Means of Implementing the Second Embodiment as Shown in FIG. 2:

• • The building of the turbine field (1) that is made of iron, concrete, or any other building material. This building is closed and the wind enters it by means of tubing or openings in one side, wherein the wind is mechanically introduced by propeller fans and mechanically discharged from the other side. A continuous air stream is formed that drives the turbines fins. It is to be noted that the greater the number of mounts the greater the velocity and strength of the wind inside the turbine building.
  • Large tubing or openings (2). The pipe opening outside the building is large and has a diameter that is accurately calculated. It is installed in one side of the building wherein it is used to introduce the wind into the building at the required velocity and amount.
  • Propeller fans (3) with high capacities (such as large tunnel fans). They are installed inside wind entry openings/tubes and are used to draw wind from the fresh air and pump it mechanically into the building with high capacities for rapid pumping that is measured in meters per second.
  • Wind turbines (4) are installed inside the closed turbine field building. Their number is suitable for the wind energy inside the building. They are distributed in the building in specific positions determined by technical calculations and with capacities suitable for the wind energy inside the building. The technical distribution should take into account the influence of air pathways inside the building so that the wind is evenly distributed to turbines.
  • Tubing/openings (5) at the far end of the building allowing the wind that has mechanically entered the building to exit uninterruptedly, so a continuous air stream is formed that runs the turbines continuously.
  • Suction fans (6) are installed inside the exit openings in the pipes (5). They should be technically appropriate using accurate calculations so that the force of drawing the wind pulling from inside the building and discharging it has a direct relationship to the rate of the wind velocity inside the building. Technical matters can be precisely considered for implementing the invention.

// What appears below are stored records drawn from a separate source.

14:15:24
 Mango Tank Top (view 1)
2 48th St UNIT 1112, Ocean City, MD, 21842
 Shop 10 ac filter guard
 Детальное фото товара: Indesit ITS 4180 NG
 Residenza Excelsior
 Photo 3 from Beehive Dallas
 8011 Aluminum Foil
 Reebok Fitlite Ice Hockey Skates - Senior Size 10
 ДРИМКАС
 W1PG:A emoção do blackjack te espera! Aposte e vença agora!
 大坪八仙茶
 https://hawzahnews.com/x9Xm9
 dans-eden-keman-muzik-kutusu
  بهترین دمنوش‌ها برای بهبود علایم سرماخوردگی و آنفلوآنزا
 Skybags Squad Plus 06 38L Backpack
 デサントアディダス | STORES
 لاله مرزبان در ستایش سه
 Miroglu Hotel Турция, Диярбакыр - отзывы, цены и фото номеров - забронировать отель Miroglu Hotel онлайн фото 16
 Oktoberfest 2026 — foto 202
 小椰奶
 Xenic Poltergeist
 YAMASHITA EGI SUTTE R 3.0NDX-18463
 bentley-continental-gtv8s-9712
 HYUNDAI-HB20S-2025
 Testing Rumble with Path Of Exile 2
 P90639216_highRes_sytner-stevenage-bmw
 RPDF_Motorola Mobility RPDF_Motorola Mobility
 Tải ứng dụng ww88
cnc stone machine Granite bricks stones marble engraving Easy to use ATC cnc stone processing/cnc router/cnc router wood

The Way the First Embodiment Works, as Shown in FIG. 2:

• • The fans (3) mechanically pump the wind to the turbine building (1) continuously via the tubing (2). The incoming wind runs the turbines (4) and (mechanically) exits the end of the building by means of suction fans (5) that expel the wind outside through the pipes (6) uninterruptedly. As the wind continues to mechanically enter and exit the closed building, a strong air stream is generated actuating the turbines and generating electricity.

Means of Improving the Performance of the Two Embodiments as Shown in FIG. 3:

A successive and unlimited number of closed buildings can be established. Such successive buildings are adjacent and connected to each other by tubing interconnecting each building to the next one. Each building includes a field having an appropriate number of turbines. The wind is (mechanically or naturally) pumped only into the first building and is (mechanically) withdrawn only from the last building, generating a strong and fast air stream (whose strength and velocity can be controlled) in all buildings. The stream it runs all the turbines in every buildings at the same time, with high efficiency and with the same operating capacity.